Top of Page extract

Book battle burning over sexually explicit items in Abilene's public library system

·11 min read

A firestorm over books identified as sexually explicit and aimed at teenage or younger readers is boiling over.

A group of 62 adults attended a Monday afternoon Abilene Public Library advisory board meeting, many concerned that these books could get into the hands of children, though some who attended spoke in favor of protecting the books and keeping them openly on shelves.

A total of 32 people spoke at the Abilene Public Library's South Branch, said Julee Hatton, who heads the city's library system.

The library's board approved a policy that places more onus on parents, also voting to creating a three-person committee to review a single book whipping up the greatest winds of discontent.

The parental policy is under review by the city attorney’s office to see if it requires a vote of the Abilene City Council to approve or can be activated via the board’s vote.

Let's talk about 'Let's Talk About It'

The book to be reviewed is “Let’s Talk About It: The Teen’s Guide to Sex, Relationships and Being a Human" by Erika Moen and Matthew Nolen.

Written in a graphic novel format, the book is targeted at teens and contains often explicit illustrations and text detailing topics ranging from gender and sexuality to masturbation, safe sex, sexting, "kinks, fantasies and porn" and how to deal with rejection.

The library has a sole copy of "Let's Talk About It," Hatton said. The book currently is checked out, according to its online card catalog.

It is believed to be in constant check-out by those opposed to its current display at the library.

It's one of about 100 books reportedly identified by those who want to see change, each dealing with human sexuality. Advocates want these books placed in a sequestered section, requiring an adult to check out the materials for minors.

Those concerned about the allegedly explicit materials say they aren't satisfied with the board's measures and want a broader representation by members of the community to decide what gets in the library.

They also aren't happy with the parental-use policy, saying the library itself should more directly partner with parents to police materials.

The Reporter-News has requested a copy of the list of books advocates want to be moved, but a list was not provided as of deadline.

More:Abilene City Council hears arguments pro and con on LGBTQ materials in libraries

Being reconsidered

“Let’s Talk About It” will undergo a process known as “reconsideration,” which allows those who find a library item objectionable to complain.

A form provided by the library asks:

  • Has the complaining party has reviewed the item in full?

  • What was found to be objectionable?

  • What "harmful effects" might result from its use, among other questions, such as if the item contains any instructional, literary or self-development value.

Bottom of Page extract
Top of Input data

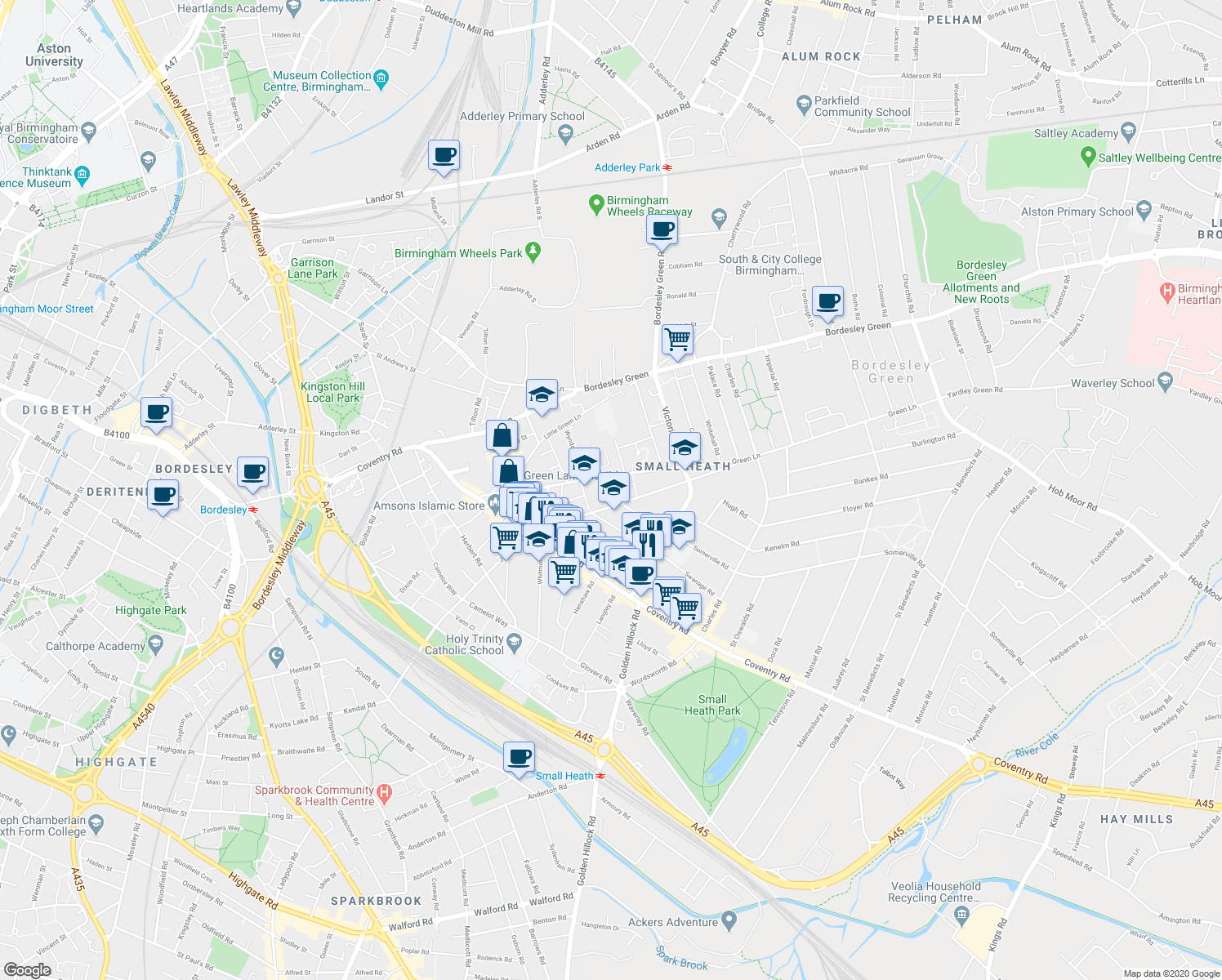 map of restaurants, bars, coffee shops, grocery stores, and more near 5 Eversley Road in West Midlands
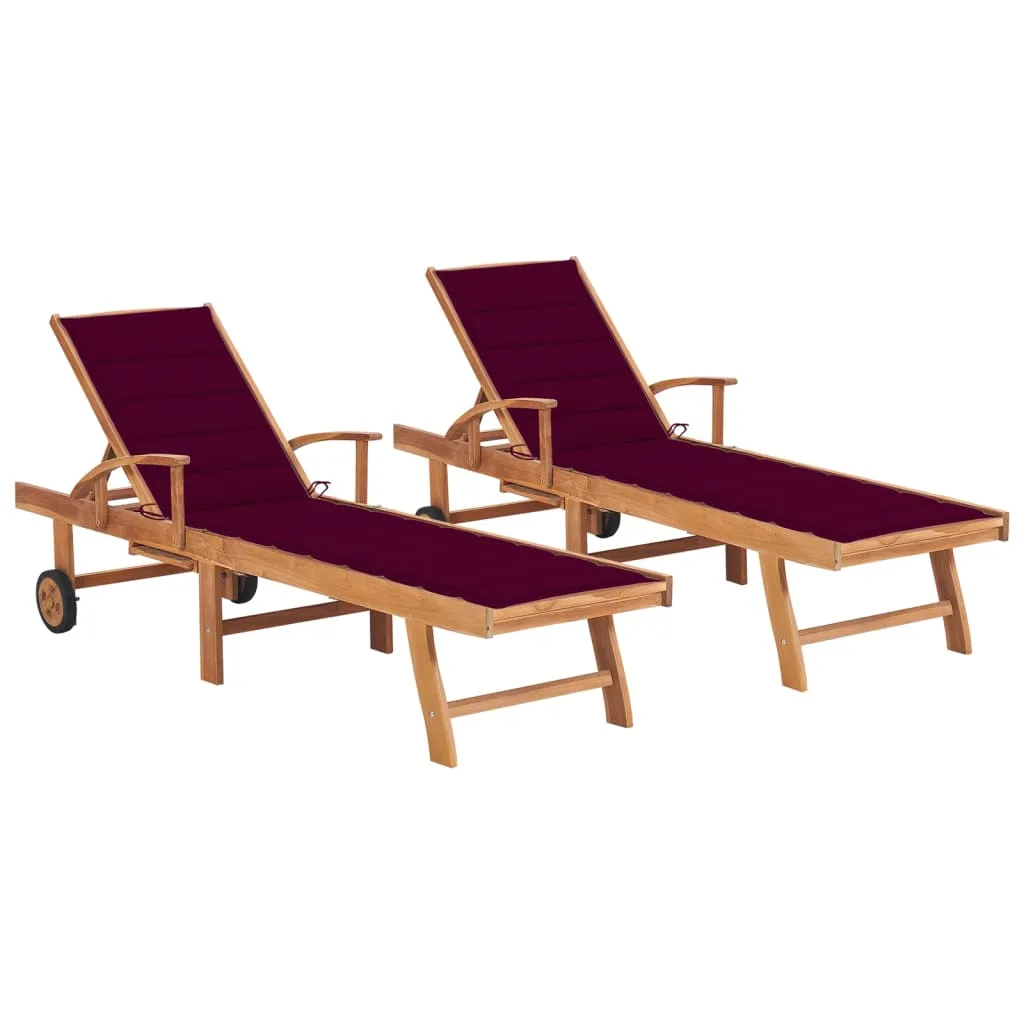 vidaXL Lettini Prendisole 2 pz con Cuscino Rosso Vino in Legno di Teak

Bottom of Input data

__Exercise directions__
Write out the passage from the article on the Abilene library book dispute word for word, starting with "The book to" and going on through "deal with rejection.". You won't need the lines to do any of this.

__Task response__
The book to be reviewed is “Let’s Talk About It: The Teen’s Guide to Sex, Relationships and Being a Human" by Erika Moen and Matthew Nolen.

Written in a graphic novel format, the book is targeted at teens and contains often explicit illustrations and text detailing topics ranging from gender and sexuality to masturbation, safe sex, sexting, "kinks, fantasies and porn" and how to deal with rejection.